I am having problem understanding this topic of P and NP reductions. I understand that if language L1 can be reduced to Language L2 in linear time and L2 is in P, this implies that L1 is in P. But if we know L2 has a time complexity of lets say theta(n log n), can we say that L1 runs in O(n log n)? since the reduction from L1 to L2 is in linear time and L2 runs in theta(n log n) and so it will be O(n) + theta(n log n). And also lets say L2 can be also linearly reduced to L3, we can say L3 runs in omega(n log n)?
tl;dr: Yes. And yes in case you mean big Omega.
The first part is correct: If you can decide L2 in Theta((n*log(n))) which implies it can be done in O(n*log(n)) and you can reduce L1 to L2 in O(n), then you can also decide for L1 in O(n*log(n)) with exactly the argument you made. (Note: this does not mean, that you can't possibly decide L1 in less than this - there might be an algorithm to solve L1 in O(n). It's only an upper bound...)

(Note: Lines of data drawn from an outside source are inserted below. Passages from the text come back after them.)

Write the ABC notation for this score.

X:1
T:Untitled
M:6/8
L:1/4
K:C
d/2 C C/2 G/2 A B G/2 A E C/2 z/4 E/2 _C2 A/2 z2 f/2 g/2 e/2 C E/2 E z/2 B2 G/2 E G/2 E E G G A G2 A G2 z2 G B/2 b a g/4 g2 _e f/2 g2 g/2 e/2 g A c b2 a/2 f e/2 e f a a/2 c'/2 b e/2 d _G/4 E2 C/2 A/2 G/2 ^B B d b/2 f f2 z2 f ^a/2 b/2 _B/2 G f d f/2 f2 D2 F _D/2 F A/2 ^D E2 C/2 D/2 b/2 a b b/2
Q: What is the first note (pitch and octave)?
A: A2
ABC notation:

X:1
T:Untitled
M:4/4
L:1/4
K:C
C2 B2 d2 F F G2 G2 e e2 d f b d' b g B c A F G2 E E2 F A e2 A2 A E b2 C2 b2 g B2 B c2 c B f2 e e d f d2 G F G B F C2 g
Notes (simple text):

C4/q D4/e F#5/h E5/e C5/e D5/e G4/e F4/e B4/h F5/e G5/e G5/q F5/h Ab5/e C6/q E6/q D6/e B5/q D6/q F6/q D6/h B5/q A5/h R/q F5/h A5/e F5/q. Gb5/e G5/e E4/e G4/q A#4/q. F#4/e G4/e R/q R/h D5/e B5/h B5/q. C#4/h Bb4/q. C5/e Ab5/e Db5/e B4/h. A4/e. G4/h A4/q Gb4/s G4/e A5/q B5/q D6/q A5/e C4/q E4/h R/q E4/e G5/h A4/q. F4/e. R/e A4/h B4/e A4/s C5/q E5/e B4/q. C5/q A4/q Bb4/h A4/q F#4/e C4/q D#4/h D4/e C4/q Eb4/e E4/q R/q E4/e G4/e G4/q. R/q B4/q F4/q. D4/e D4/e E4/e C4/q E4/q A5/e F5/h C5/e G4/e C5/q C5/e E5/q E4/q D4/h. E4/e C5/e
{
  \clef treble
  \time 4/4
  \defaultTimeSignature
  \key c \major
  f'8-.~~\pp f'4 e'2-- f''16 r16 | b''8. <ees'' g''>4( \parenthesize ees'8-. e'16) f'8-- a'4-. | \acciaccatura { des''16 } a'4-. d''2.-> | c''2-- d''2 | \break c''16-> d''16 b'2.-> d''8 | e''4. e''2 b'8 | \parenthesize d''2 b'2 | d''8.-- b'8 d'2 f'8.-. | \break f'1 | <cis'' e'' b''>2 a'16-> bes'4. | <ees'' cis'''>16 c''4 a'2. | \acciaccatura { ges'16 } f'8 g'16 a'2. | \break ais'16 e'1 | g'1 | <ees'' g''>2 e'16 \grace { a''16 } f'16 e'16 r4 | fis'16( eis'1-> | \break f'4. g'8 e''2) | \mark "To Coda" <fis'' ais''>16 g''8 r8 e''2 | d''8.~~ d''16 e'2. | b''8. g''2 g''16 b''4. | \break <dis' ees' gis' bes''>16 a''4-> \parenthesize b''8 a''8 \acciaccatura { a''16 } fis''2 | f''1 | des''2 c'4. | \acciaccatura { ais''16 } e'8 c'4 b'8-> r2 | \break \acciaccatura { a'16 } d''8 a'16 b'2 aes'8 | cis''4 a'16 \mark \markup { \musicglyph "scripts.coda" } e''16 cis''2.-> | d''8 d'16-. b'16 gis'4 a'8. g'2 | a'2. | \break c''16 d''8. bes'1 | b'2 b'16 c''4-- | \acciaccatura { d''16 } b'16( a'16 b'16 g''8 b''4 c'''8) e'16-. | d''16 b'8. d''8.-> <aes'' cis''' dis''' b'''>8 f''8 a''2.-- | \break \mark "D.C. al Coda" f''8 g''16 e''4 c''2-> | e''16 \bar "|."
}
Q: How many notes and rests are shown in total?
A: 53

However, the second part is not correct. If you can reduce L2 to L3, then you can say nothing about L3s running time not matter what the running time of the reduction from L2 to L3 is. (Update: this only shows that L3 might be harder, not more) L3 might be a very hard problem, like SAT for instance. It then is very likely that you can reduce L2 to it, i.e. that you can solve L2 with 'rephrasing' (a reduction) the problem + a SAT-solver - still SAT is NP-complete.
DISCLAIMER: as noted in the comments by DavidRicherby the second part of my answer is wrong as it stands - @ uchman21 you were right, L3 has to be in Omega(n*log(n)) (note the upper case!):
If we know the complexity of L2 is Theata(n*log(n)) (upper and lower bounds, O(n*log(n)) and Omega(n*log(n))) and we can reduce L2 to L3 in time O(n), then L3 is at least as hard as L2 - because we know there is no algorithm which can solve the problem L2 faster than Omega(n*log(n)). However, if L3 was faster, that is in o(n*log(n)), then the algorithm 'reduction+solve_L3' runs in O(n)+o(n*log(n)) which still is in o(n*log(n)) and it solves L2 - contradiction. Hence, L3 has to be in Omega(n*log(n)).